Dans son allocution, Sarkozy veut assumer le lien qui unit la nation française à l’église catholique. Ce lien est d’abord historique, il s’amorce avec le baptême de Clovis qui devient ainsi le premier souverain catholique et non pas simplement chrétien. Avec lui s’amorce, selon Sarkozy, la christianisation de l’Europe. Ce point, comme par ailleurs le concept de civilisation dont a fait usage Sarkozy le 31 décembre dernier, mériterait développement afin de justifier sa pertinence.
Ce lien entre la nation française et l’église catholique, se manifeste ensuite dans l’héritage culturel, l’architecture, la littérature...
En d’autres termes, la chrétienneté est pour nous une origine, que Sarkozy évoque en employant le terme à juste titre. Mais la notion d’origine possède cette caractéristique de ne jamais être univoque. C’est à dire que le sens de l’origine ne se transmet pas tout entier et en toute transparence, de l’origine à ce dont elle est l’origine. Et si elle évoque l’idée d’une antécédence et d’un commencement, ce commencement n’est que de fait, jamais de droit. Ce qui veut dire que l’origine n’est pas fondement. Si le terme fondement vient du latin fundare, fonder, sa traduction grecque serait celle de principe, archè : ce qui commence et ce qui gouverne. Le fondement est en même temps origine et principe. Il ramène au droit ce qui par l’origine n’est que de fait.
Et il est sémantiquement et idéologiquement faux, à mon sens de rapprocher comme le fait dangereusement Sarkozy, l’idée d’origine de celle de racine. "Les racines de la France sont chrétiennes" nous dit Sarkozy. L’origine n’est pas racine dans la mesure où l’on garde toujours une marge de liberté eu égard aux origines. L’origine -par son équivocité foncière- est soumise à interprétation, évaluation et transformation, elle est donc ce par quoi il y a culture comme transmission/héritage et transformation du sens de cet héritage pour une époque nouvelle. L’idée de racine pour sa part, bloque toutes ces possibilités et nous renvoie non plus à l’idée d’origine mais de fondement ou de principe, et nie par sa rigidité et son univocité toute possibilité de culture comme transformation et interprétation du sens de l’héritage.
C’est ici à mon sens la première erreur de Sarkozy.

Par la suite Sarkozy évoque l’idée de laïcité -liberté de culte, de croyance ou de non croyance- comme un autre "fait" de notre pays. C’est bien, remarquons le, que la chrétienneté n’est qu’un fait de notre nation et non un fondement de droit. La laïcité est la condition de la paix civile dans la mesure où elle concilie toutes les divergences de culte et de croyances qui se sont multipliés et développés en France.

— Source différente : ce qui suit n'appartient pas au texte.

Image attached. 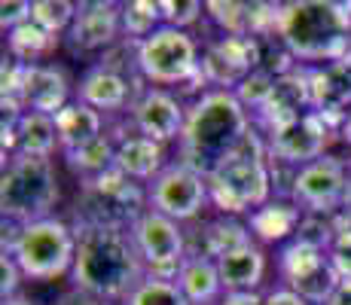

Mais la laïcité poursuit Sarkozy, ne doit pas être l’occultation "des racines chrétiennes de la France."
Il s’agit alors de valoriser les racines chrétiennes tout en défendant la laïcité. Dans la confusion de l’origine et des racines, cette valorisation semble vouée à l’échec. J’espère l’avoir assez démontré. Quoi qu’il en soit, sous quelle forme s’opère cette valorisation ?
C’est sous la forme de l’espérance que les racines chrétiennes peuvent être valorisées. L’espérance qui est seule capable -après l’échec des idéologie modernes que Sarkozy énumère en prenant soin de les distinguer, démocratie, valorisation de l’individu, progrès technique, morale laïque, nazisme et communisme- de donner un sens dans la transcendance à l’existence humaine, au-delà des préoccupations quotidiennes et matérielles.
La notion d’espérance dont Sarkozy nous donne une belle et juste définition en référence à Bernanos ("L’avenir est quelque chose qui se surmonte. On ne subit pas l’venir, on le fait. L’optimisme est une fausse espérance à l’usage des lâches. L’espérance est une vertu, une détermination héroïque de l’âme. La plus haute forme d’espérance, c’est le désespoir surmonté.") oblitère en même temps une des dimensions de la notion de religion. Le terme de religion possède en effet deux origines étymologiques : religere, recueillir, réfléchir qui renvoie à une dimension purement spirituelle du religieux d’une part, et religare d’autre part, qui signifie attacher, lier et qui renvoie à une dimension purement politique du religieux. En jouant sur cette double origine on passe d’une dimension verticale de l’homme à la divinité, à une dimension horizontale et politique par laquel le sens du religieux s’inscrit par la loi divine dans la communauté des hommes. Or la notion d’espérance, nous renvoie à la seule dimension verticale du religere religieux. Et la corrélation entre l’espérance et l’institution politique du religieux n’est pas, comme l’affirme Sarkozy, nécessaire. Sur cette schizophrénie de la religion se joue toute la difficulté du religieux. Ne pas apercevoir cette distinction, c’est ne rien apercevoir du tout, et c’est courir le risque d’une religion d’état.